Microsoft Offers Virtualization Technology For Free

Microsoft released the software under its Open Specification Promise, which makes select patented technology available to third parties for free when implementing specified open standards.

Antone Gonsalves, Contributor

October 17, 2006

2 Min Read

Microsoft Corp. on Tuesday made its patented virtualization format technology, which is used to run multiple operating systems on one computer, available for free to any third party.

Microsoft announced the availability of the Virtual Hard Disk Image Format specification at the Interoperability Summit in Brussels. The technology is available under Microsoft's Open Specification Promise, which makes select patented technology available for free when implementing specified open standards.
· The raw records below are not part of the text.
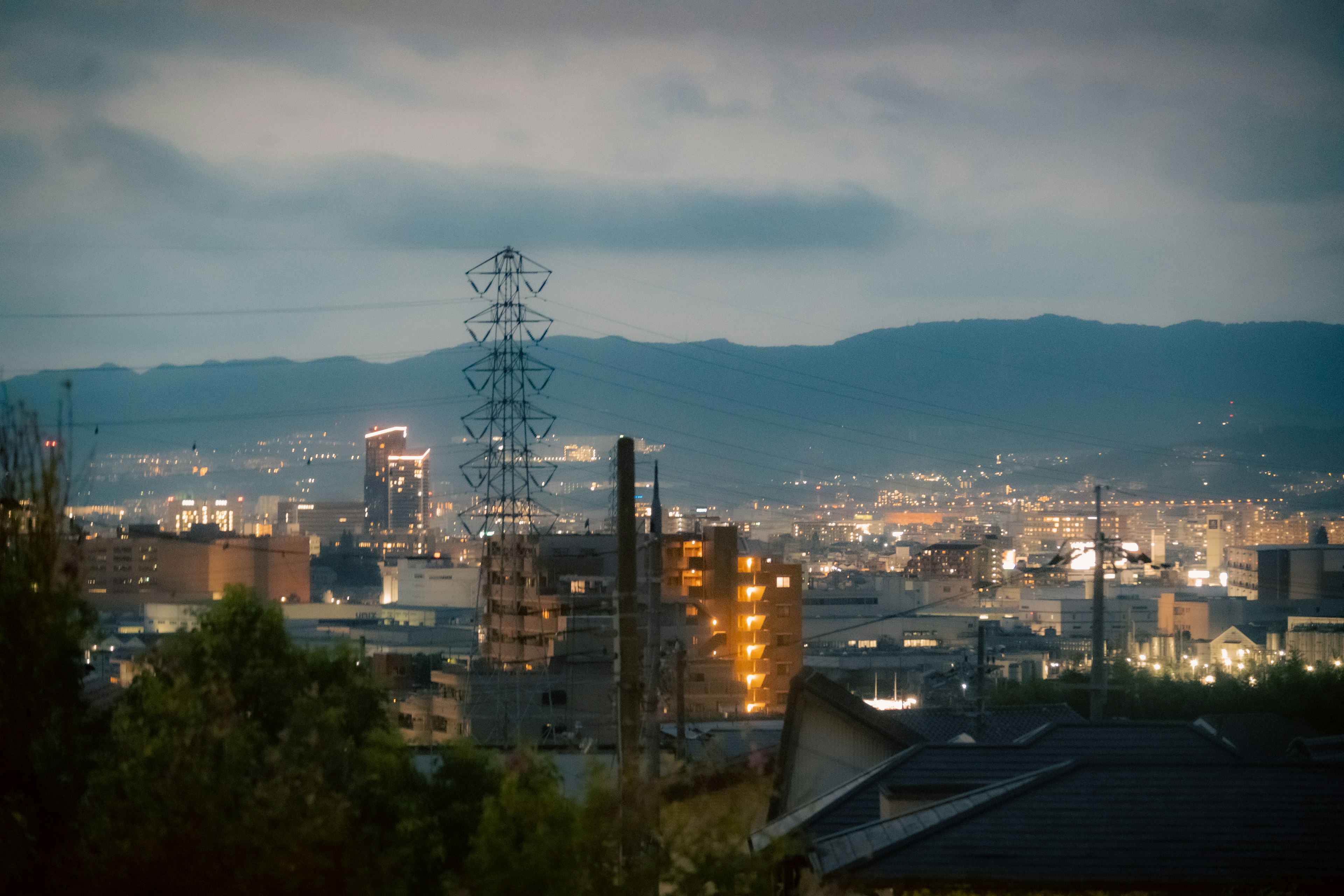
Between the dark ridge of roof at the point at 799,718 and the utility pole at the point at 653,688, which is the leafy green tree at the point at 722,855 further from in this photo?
the dark ridge of roof at the point at 799,718

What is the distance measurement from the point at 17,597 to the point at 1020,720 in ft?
32.0

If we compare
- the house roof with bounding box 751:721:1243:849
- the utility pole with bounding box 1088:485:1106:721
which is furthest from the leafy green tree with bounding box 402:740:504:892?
the utility pole with bounding box 1088:485:1106:721

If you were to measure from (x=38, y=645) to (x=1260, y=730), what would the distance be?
13.3 meters

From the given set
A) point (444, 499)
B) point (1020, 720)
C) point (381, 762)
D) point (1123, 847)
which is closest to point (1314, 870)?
point (1123, 847)

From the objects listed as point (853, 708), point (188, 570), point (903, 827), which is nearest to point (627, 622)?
point (903, 827)

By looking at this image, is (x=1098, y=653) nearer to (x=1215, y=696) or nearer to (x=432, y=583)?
(x=1215, y=696)

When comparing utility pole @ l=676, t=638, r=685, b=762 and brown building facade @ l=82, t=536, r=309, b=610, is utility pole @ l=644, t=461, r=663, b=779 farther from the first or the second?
brown building facade @ l=82, t=536, r=309, b=610

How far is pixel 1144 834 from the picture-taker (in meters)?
5.16

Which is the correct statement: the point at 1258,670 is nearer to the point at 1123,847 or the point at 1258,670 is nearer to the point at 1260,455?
the point at 1123,847

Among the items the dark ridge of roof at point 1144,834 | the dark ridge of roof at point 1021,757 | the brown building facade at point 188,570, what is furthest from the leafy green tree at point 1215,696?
the brown building facade at point 188,570

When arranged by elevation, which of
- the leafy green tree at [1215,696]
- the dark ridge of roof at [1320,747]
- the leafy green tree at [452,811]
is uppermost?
the leafy green tree at [452,811]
Microsoft's VHD format, available since May 2005, captures the entire virtual machine operating system and the application stack in a single file. The company uses the technology in its Virtual PC 2004 and Virtual Server 2005 products. The format also will be used in a future version of Windows Server.

Virtualization is growing in popularity as computers become increasingly more powerful. The technology increases the productivity of machines by enabling them to act like multiple computers. The sleight-of-hand technology is useful in backup and recovery, security, image management and patching, disk conversion and lifecycle management and provisioning.
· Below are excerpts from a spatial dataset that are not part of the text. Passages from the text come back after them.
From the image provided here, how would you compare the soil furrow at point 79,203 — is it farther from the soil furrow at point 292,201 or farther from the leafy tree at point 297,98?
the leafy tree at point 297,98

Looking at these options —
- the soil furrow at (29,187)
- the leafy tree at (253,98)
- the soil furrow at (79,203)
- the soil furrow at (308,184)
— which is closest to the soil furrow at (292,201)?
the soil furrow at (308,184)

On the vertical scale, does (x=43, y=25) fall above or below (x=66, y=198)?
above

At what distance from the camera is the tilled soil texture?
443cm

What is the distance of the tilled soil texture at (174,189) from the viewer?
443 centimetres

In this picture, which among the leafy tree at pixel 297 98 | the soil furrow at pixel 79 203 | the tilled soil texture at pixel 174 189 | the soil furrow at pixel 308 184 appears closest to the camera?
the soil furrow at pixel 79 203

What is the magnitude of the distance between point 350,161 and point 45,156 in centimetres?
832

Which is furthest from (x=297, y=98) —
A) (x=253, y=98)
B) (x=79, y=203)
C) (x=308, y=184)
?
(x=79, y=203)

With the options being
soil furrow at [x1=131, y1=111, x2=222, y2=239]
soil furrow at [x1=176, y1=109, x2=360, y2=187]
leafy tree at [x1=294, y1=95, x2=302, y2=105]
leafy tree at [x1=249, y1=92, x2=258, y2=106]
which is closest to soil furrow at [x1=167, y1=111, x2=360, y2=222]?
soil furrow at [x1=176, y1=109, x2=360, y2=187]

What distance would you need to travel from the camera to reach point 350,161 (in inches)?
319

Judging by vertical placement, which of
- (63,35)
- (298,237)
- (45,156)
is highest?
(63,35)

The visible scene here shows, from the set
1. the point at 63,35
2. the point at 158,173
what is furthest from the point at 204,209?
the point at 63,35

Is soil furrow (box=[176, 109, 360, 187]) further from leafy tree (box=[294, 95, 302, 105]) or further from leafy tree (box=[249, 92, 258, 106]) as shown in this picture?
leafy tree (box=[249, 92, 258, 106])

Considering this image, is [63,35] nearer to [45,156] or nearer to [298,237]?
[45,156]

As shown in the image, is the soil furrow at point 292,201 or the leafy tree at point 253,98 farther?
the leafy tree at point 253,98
While virtualization gets more bang-for-the-buck from hardware, it also increases the management headaches for IT departments. Tools that help handle the added complexity include Symantec's Live Migration and Altiris' Wise Package Studio.

Microsoft has made the VHD format available for download with or without registration. Registration gets the user notification of future updates.
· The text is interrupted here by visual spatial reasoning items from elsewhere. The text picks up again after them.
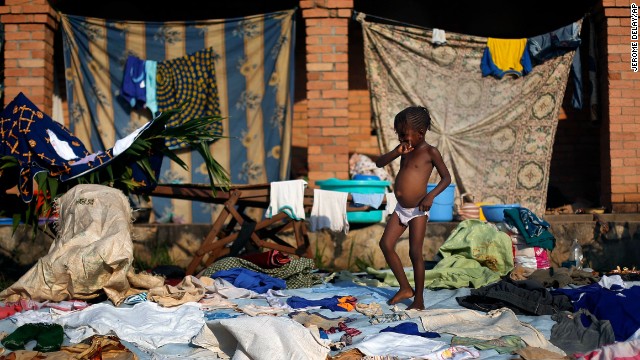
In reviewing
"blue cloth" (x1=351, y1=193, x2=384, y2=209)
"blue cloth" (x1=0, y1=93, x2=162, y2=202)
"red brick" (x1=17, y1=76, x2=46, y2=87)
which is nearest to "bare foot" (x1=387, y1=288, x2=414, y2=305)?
"blue cloth" (x1=351, y1=193, x2=384, y2=209)

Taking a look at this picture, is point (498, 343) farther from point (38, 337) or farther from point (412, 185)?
point (38, 337)

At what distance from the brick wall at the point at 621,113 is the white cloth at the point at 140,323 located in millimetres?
6017

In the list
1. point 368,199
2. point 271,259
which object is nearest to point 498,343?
point 271,259

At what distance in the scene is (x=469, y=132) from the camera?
973 cm

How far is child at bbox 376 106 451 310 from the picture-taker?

VHD has been adopted by more than 60 vendors, including Brocade Communications Systems Inc., BMC Software Inc., Diskeeper Corp., Fujitsu Siemens Computers, Network Appliance Inc., Virtual Iron, and XenSource, according to Microsoft.

The technology is not the first Microsoft has released under the OSP. The company last month released under the document technology it contributed to nearly three dozen Web services specifications.

The OSP covers all third parties working with commercial or open-source software.